He could not figure it out. I thought it was because he was less eloquent than me. I tried to figure it out with him, tried to put into words what it was that he thought was eating at him. He would agree halfheartedly to many of the things I pointed out: pressures from within and without, stresses from work and from married life, childhood experiences that may have carried on in his psyche that needed to find healing. In his sagacity he knew that there were answers to these issues, if issues they even were. He thought them small and inconsequential. In the beginning he had looked for problems within our marriage to explain his unhappiness and even those he pinpointed were found wanting. They did not explain the suffocating Cimmerian shade that enveloped him. In his rational mind he knew there were easy solutions to the problems he was able to identify, and so it frustrated him. The enormity and colossal weight of his sadness seemed unjustifiable even to himself. Only a few weeks after the onset of his erratic behavior, Beau had sent a text message to a friend of ours. He was asking if she thought he needed professional help. He said he had no idea what was happening to him and that our marriage was getting affected. He said our relationship was so important to him and he desperately needed to save it. Oh how I wish Beau that you had taken her advice. How I wish you had listened to any of us and sought that help. If you cannot identify your problem, how can you have found a solution? I wish he had accepted his weakness. He had apologized for it many times. Ironically I think it was his strength of character that could not accept what he believed was a weakness of his soul. He refused to accept the possibility that it could be a physical ailment. He was defensive at the mere mention of illness. For this I blame ignorance and society, myself included. If only we humans had more compassion and understanding. If only we did not paint insanity as a person’s fault! If only mental illness was accepted as a disease just like any other.

■ What you will do:
1. In the passage about Beau's unhappiness, what did Beau ask a friend in a text message a few weeks after his erratic behavior began?
2. Continue the passage about Beau's unhappiness, starting after its last sentence.

■ Entries supplied:
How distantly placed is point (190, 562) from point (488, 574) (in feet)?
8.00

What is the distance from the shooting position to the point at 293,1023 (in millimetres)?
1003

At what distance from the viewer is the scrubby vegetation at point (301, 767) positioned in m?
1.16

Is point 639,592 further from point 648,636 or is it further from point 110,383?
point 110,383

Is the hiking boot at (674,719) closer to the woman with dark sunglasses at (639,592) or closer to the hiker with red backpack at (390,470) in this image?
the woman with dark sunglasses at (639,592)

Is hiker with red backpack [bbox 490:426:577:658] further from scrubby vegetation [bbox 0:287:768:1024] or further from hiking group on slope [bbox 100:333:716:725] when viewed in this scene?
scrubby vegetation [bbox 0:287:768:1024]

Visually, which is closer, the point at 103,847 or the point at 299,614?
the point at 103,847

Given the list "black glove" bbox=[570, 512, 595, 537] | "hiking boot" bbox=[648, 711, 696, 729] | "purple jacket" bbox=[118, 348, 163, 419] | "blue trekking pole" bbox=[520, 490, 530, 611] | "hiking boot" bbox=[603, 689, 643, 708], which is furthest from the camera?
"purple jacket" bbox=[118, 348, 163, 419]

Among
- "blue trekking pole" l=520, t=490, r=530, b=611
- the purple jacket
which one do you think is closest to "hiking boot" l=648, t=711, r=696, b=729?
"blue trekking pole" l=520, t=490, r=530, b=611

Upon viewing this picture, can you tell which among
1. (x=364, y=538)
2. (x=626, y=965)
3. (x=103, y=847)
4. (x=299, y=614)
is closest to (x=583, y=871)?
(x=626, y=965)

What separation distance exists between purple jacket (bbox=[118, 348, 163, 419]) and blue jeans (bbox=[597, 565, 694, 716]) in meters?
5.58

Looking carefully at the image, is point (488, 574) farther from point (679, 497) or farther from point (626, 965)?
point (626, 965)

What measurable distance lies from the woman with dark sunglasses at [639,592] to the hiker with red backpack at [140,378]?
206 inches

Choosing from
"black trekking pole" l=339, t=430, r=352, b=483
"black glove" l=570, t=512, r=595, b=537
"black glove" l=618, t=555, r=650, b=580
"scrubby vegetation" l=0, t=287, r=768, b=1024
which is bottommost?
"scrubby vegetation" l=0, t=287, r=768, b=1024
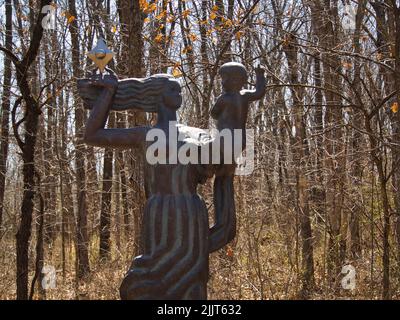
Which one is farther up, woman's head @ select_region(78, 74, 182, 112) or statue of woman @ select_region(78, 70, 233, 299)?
woman's head @ select_region(78, 74, 182, 112)

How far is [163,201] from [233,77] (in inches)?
31.5

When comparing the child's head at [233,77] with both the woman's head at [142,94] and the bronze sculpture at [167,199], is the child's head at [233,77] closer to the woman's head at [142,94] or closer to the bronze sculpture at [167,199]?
the bronze sculpture at [167,199]

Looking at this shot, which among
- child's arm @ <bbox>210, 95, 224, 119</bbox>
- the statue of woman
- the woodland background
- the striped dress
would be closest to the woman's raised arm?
the statue of woman

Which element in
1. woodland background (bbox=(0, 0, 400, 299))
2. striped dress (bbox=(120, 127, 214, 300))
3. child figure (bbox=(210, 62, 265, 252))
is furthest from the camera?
woodland background (bbox=(0, 0, 400, 299))

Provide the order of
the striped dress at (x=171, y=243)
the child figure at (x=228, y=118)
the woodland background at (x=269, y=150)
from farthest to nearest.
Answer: the woodland background at (x=269, y=150), the child figure at (x=228, y=118), the striped dress at (x=171, y=243)

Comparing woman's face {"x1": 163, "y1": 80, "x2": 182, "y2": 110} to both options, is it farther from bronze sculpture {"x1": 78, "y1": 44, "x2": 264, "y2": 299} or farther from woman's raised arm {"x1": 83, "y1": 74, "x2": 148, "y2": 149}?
woman's raised arm {"x1": 83, "y1": 74, "x2": 148, "y2": 149}

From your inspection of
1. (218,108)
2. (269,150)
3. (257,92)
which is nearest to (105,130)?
(218,108)

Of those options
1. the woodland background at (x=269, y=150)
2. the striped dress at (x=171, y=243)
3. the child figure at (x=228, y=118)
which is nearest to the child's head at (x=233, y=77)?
the child figure at (x=228, y=118)

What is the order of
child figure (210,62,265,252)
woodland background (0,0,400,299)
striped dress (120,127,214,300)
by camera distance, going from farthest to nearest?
woodland background (0,0,400,299), child figure (210,62,265,252), striped dress (120,127,214,300)

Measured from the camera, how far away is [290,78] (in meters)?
8.20

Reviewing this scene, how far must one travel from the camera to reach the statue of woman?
3082mm

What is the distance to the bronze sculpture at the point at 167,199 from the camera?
10.1 feet
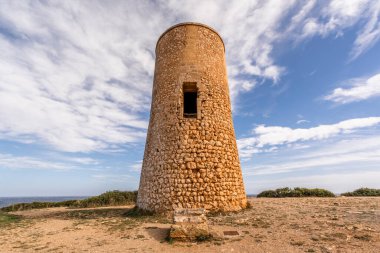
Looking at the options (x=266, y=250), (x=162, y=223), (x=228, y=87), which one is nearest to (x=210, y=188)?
(x=162, y=223)

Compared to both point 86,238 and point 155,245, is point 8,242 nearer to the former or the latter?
point 86,238

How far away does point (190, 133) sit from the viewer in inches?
398

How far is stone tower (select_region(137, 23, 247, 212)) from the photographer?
373 inches

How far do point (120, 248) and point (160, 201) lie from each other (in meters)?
4.16

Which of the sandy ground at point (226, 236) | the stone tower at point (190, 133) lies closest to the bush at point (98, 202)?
the stone tower at point (190, 133)

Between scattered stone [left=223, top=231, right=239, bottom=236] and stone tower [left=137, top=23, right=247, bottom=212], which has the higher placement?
stone tower [left=137, top=23, right=247, bottom=212]

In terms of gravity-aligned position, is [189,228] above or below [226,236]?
above

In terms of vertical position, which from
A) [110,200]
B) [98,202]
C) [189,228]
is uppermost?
[110,200]

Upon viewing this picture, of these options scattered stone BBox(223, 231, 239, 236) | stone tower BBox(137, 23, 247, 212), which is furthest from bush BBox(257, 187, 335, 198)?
scattered stone BBox(223, 231, 239, 236)

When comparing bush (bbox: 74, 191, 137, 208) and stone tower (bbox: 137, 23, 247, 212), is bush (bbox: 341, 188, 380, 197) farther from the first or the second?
bush (bbox: 74, 191, 137, 208)

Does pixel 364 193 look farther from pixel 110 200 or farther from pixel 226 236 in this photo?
pixel 110 200

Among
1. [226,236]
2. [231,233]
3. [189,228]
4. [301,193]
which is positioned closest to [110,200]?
[189,228]

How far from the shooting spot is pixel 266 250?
502cm

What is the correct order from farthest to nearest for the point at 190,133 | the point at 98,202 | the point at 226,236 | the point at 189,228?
the point at 98,202 < the point at 190,133 < the point at 226,236 < the point at 189,228
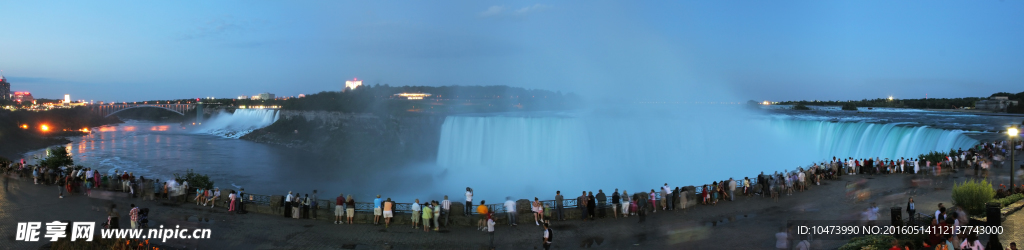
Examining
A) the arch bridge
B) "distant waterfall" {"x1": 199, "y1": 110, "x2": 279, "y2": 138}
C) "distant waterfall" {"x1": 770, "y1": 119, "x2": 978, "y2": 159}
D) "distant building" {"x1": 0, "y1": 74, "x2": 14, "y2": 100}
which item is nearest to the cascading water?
"distant waterfall" {"x1": 770, "y1": 119, "x2": 978, "y2": 159}

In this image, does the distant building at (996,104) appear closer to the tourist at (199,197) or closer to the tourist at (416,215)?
the tourist at (416,215)

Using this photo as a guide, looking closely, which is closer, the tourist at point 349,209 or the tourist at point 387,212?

■ Expected responses:
1. He asked whether she thought he needed professional help.

2.
We were happy. I keep going back to that, perhaps a bit too defensively to be honest. I do it not really to convince others but to convince myself, so I can be vindicated from any fault in the matter. I look at our pictures, the hundreds of pictures of us taken during three years of marital bliss. In all of them we were hugging, kissing, unashamedly displaying our affection. They were tableaus of happiness. It was impossible for them to be for show, there were no lies hidden behind those smiles. Mama Nancy asked me repeatedly in the days after the wake why her son would take his own life when all the images told the story of a man happily married, content with his lot in life, living it up in fact! What a full life those pictures painted — romance experienced, adventures cultivated, luxuries enjoyed. A mother has to believe that a son would not put to waste the blessing of family, the love of siblings, all the hardship and sacrifices endured to empower a future that, if the pictures speak true, lay ahead of him; shining so brightly it was impossible to ignore. A wife has to believe that a husband would not opt out of a lifetime with her, when there were no signs of marital decay. I believe Beau could not deal with the sudden drop. He may have felt so frustrated that he had, so quickly and without warning, jumped from the clouds to the bowels of the earth.  In a twisted way, his happiness made it more difficult to deal with the onset of sadness. No matter how minuscule and atomic the sadness was, in his mind it was a bomb waiting to explode. And explode it did.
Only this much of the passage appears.